For at least the next two years I'd be asking, "Want fries with that burger?," just as Aunt Nettie had until her arthritis got the better of her, and my cousin and I had been drafted into family diner service. I wondered if two years would be enough to complete my transformation to my crazy aunt who currently wiled away her days consumed by her new hobby, wine and spirit making. Or to be precise, blowing things up during the fermentation process of said wine and spirits.

Or, if Mr. Plower had his way, I'd be transformed into a junior version of Mama. A shiver of pure fear streaked down my spine. I wondered how long it would take me to acquire her frown lines and permanently stooped shoulders. Then I wondered what other side effects the daily grind of eight-thirty sharp until the last client was firmly doused with Aqua Net would bring.

Mama would retire and leave her salon to me. She would pass the keys to the smallish building, not much larger than a garden shed, which sat off the side of our house along with the sacred responsibility for the Holy Do's of Buckston County.

A band of cold sweat popped out across my brow.

Or I supposed I could actually go all the way around the bend and end up like Uncle Claude.

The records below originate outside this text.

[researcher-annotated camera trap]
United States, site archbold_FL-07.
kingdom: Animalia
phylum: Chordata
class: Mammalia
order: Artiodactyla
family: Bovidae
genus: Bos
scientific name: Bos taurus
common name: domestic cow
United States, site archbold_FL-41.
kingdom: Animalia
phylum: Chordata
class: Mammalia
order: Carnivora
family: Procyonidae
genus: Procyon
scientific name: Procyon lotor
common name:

No, I decided I wouldn't even think about that.

I looked toward the library, and a small ray of sunshine crept through my cloud of doom. Book Sale, the banner draped above the oak front doors announced. I turned toward the entrance and made my way toward the carts of books being sold for quarters and dimes.

I may not have been much of a student, but I loved to read, especially romance novels. I began grabbing up older titles of all my favorite authors. Then I saw it. A single cream-colored spine sticking up above the others. I reached out and felt a tingle, something like an electric shock, as my fingers made contact.

Marrying Up, the book's tasteful cover announced in mauve script surrounded by pale yellow rosebuds. A bit lower it read, Every Woman's Guide To Being Rescued By Her Valiant Knight, by Madame Elegance.